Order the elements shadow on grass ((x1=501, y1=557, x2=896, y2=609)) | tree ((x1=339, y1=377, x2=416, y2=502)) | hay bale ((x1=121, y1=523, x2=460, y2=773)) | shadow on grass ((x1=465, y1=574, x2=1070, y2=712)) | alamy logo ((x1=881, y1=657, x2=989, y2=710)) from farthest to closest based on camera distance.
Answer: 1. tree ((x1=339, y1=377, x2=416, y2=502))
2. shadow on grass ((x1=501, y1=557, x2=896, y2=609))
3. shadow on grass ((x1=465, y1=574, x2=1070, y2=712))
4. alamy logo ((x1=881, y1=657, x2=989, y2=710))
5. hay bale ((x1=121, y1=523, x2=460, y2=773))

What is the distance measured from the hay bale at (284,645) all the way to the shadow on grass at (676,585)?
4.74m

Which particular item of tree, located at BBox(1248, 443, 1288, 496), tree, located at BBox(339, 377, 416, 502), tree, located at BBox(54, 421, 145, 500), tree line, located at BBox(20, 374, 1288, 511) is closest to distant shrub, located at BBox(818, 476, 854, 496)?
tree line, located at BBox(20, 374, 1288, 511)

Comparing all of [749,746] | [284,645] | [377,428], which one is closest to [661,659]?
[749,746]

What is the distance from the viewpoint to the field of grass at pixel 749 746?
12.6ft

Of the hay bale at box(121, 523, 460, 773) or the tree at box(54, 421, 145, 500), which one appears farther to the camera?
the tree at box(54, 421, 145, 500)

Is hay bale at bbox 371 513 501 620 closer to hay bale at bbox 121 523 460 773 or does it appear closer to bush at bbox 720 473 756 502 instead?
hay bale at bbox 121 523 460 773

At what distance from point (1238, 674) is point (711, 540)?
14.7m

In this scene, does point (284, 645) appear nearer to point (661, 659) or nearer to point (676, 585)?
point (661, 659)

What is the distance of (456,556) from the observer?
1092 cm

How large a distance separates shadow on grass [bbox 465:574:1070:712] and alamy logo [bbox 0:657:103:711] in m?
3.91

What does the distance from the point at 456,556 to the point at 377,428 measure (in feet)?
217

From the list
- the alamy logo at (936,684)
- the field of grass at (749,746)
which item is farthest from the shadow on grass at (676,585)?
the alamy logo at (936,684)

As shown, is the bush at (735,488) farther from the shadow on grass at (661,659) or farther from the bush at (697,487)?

________________

- REQUIREMENTS -
Copy all of the lines above word for word, without changing anything.

- WRITTEN ANSWER -
Order the elements shadow on grass ((x1=501, y1=557, x2=896, y2=609)) | tree ((x1=339, y1=377, x2=416, y2=502)) | hay bale ((x1=121, y1=523, x2=460, y2=773)) | shadow on grass ((x1=465, y1=574, x2=1070, y2=712)) | alamy logo ((x1=881, y1=657, x2=989, y2=710)) from farthest to closest based on camera distance.
Answer: 1. tree ((x1=339, y1=377, x2=416, y2=502))
2. shadow on grass ((x1=501, y1=557, x2=896, y2=609))
3. shadow on grass ((x1=465, y1=574, x2=1070, y2=712))
4. alamy logo ((x1=881, y1=657, x2=989, y2=710))
5. hay bale ((x1=121, y1=523, x2=460, y2=773))

What is the distance measured from the hay bale at (284,645) all the way to the shadow on grass at (676,585)?
4.74m

Which particular item of tree, located at BBox(1248, 443, 1288, 496), tree, located at BBox(339, 377, 416, 502), tree, located at BBox(54, 421, 145, 500), tree line, located at BBox(20, 374, 1288, 511) is closest to distant shrub, located at BBox(818, 476, 854, 496)?
tree line, located at BBox(20, 374, 1288, 511)

Comparing all of [749,746] | [284,645] | [377,428], which one is closest to [661,659]?
[749,746]

What is the distance from the viewpoint to the field of grass at pixel 749 746?
12.6ft

Of the hay bale at box(121, 523, 460, 773) or the tree at box(54, 421, 145, 500), which one appears farther to the camera?
the tree at box(54, 421, 145, 500)

Is hay bale at bbox 371 513 501 620 closer to hay bale at bbox 121 523 460 773 or does it appear closer to bush at bbox 720 473 756 502 instead?
hay bale at bbox 121 523 460 773

At what distance from point (1238, 674) is point (711, 540)?
14.7m

In this scene, does point (284, 645) appear nearer to point (661, 659) or nearer to point (676, 585)?
point (661, 659)

What is the distance of (456,556) from the observer?
1092 cm

How large a distance separates shadow on grass [bbox 465:574:1070:712] and alamy logo [bbox 0:657:103:711] in m?
3.91

What does the distance from the point at 456,556 to the point at 377,428 measure (in feet)?
217

From the list
- the alamy logo at (936,684)
- the field of grass at (749,746)
which item is farthest from the shadow on grass at (676,585)?
the alamy logo at (936,684)

As shown, is the bush at (735,488) farther from the shadow on grass at (661,659) or farther from the bush at (697,487)?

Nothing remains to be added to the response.